More Than One-Third of Operators Have No Inventory

Newsworthy is that 35 percent of operators have basically no inventory (occupancy at 99 percent to 100 percent), up from 26 percent in 1Q21.

Same store average occupancy hit a new all-time high in our survey during 2Q21, reaching 98 percent. Occupancy has improved steadily since the beginning of our survey in 2019, jumping from already healthy pre-COVID levels of 95 percent to 96 percent.

National median rent at $1,751 according to operators surveyed, who skew toward higher price points.

For 2Q21, current leasing activity and expected leasing activity (next six months) both rose YOY.

JBREC/NRHC showed that its current leasing activity index hit 91 in 2Q21, down slightly from 94 in 1Q21, but still well above year ago levels of 77 in 2Q20. The expected leasing activity index for the next six months hit 84 in 2Q21, also down sequentially from 96 in 1Q21, but up YOY from 75 in 2Q20. The scale ranges from 0 (very weak) to 100 (very strong), with 50 being normal.

The survey showed 98 percent occupancy for same store portfolios in 2Q21, beating the previous record of 97.4 percent in 1Q21.

Occupancy Sub-Index Reading Falls

The occupancy sub-index reading fell to 71 in 2Q21, down from 80 in 1Q21. Scale ranges from 0 (lower) to 100 (higher), with 50 being the same.
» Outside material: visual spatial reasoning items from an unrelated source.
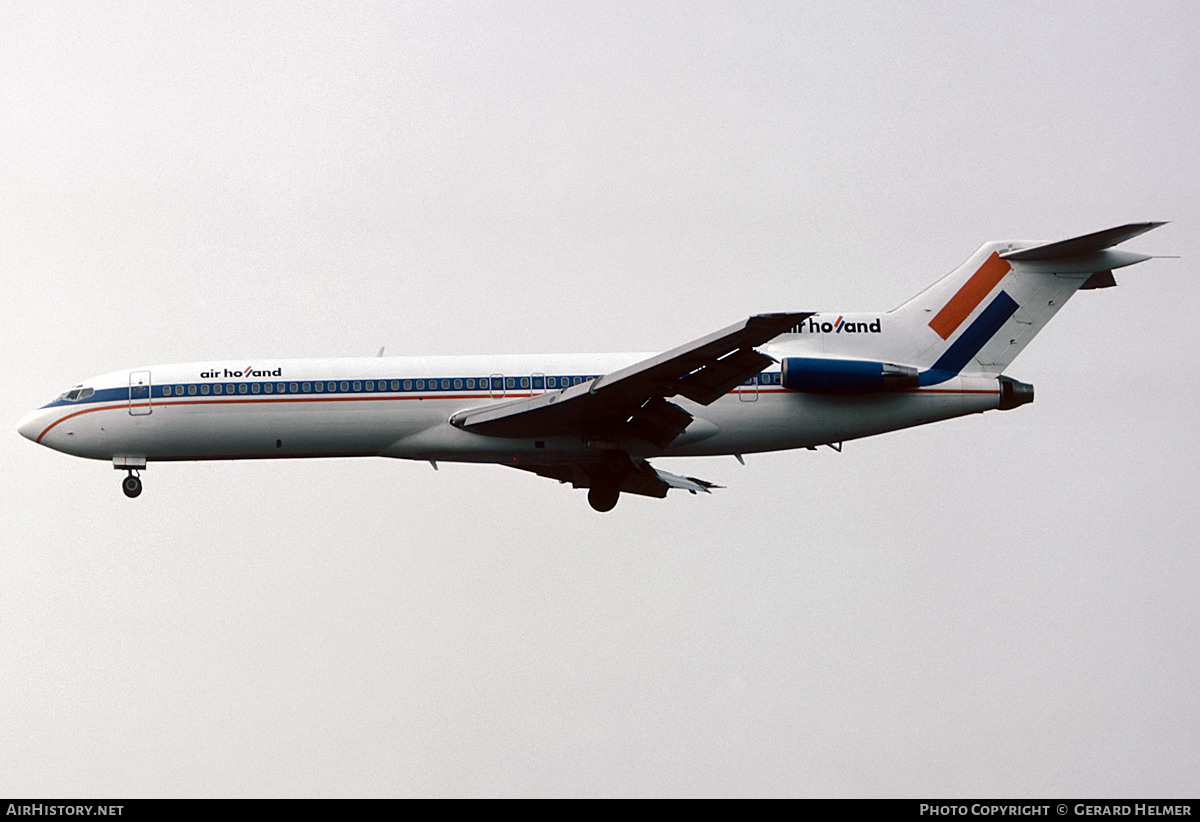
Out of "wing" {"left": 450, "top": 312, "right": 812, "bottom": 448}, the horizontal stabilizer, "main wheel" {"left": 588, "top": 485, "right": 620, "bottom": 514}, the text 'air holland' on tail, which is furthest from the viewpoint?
"main wheel" {"left": 588, "top": 485, "right": 620, "bottom": 514}

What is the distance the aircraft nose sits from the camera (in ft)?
97.8

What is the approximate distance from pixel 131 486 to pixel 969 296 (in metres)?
18.5

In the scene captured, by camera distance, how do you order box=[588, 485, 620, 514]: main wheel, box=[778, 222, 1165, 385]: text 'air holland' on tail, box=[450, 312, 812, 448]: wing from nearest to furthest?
box=[450, 312, 812, 448]: wing, box=[778, 222, 1165, 385]: text 'air holland' on tail, box=[588, 485, 620, 514]: main wheel

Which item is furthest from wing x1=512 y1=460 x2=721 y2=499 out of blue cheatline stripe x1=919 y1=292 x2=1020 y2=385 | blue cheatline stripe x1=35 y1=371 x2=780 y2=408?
blue cheatline stripe x1=919 y1=292 x2=1020 y2=385

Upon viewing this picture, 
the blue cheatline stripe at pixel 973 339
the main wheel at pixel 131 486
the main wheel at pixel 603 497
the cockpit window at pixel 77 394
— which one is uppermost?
the cockpit window at pixel 77 394

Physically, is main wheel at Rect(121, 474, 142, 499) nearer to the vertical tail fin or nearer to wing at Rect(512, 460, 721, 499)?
wing at Rect(512, 460, 721, 499)

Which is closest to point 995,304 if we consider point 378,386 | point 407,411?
point 407,411

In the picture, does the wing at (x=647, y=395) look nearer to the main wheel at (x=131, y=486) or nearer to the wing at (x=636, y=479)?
the wing at (x=636, y=479)

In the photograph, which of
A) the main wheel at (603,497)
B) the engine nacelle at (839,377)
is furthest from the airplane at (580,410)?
the main wheel at (603,497)

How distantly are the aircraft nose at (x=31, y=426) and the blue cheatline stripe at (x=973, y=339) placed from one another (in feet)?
62.4

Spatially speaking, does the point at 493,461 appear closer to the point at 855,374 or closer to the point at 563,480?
the point at 563,480

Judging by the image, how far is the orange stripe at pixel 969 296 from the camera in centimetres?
2969

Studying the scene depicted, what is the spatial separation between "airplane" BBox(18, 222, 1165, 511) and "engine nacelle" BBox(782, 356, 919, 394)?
0.03 m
Note that this slight decline is a result of more operators rating occupancy as similar to the very high rates of prior quarters, which were very high already. As such, JBREC does not interpret it as a negative trend.

This proprietary survey measures the overall health and sentiment of national single-family rental markets. The quarterly survey was conducted Aug. 2 through Aug. 19, looking back at 2Q21 market conditions.

The 2Q21 survey results include 182 market ratings from professionally managed single-family rental operators who collectively manage 208K properties in 57 US metropolitan areas.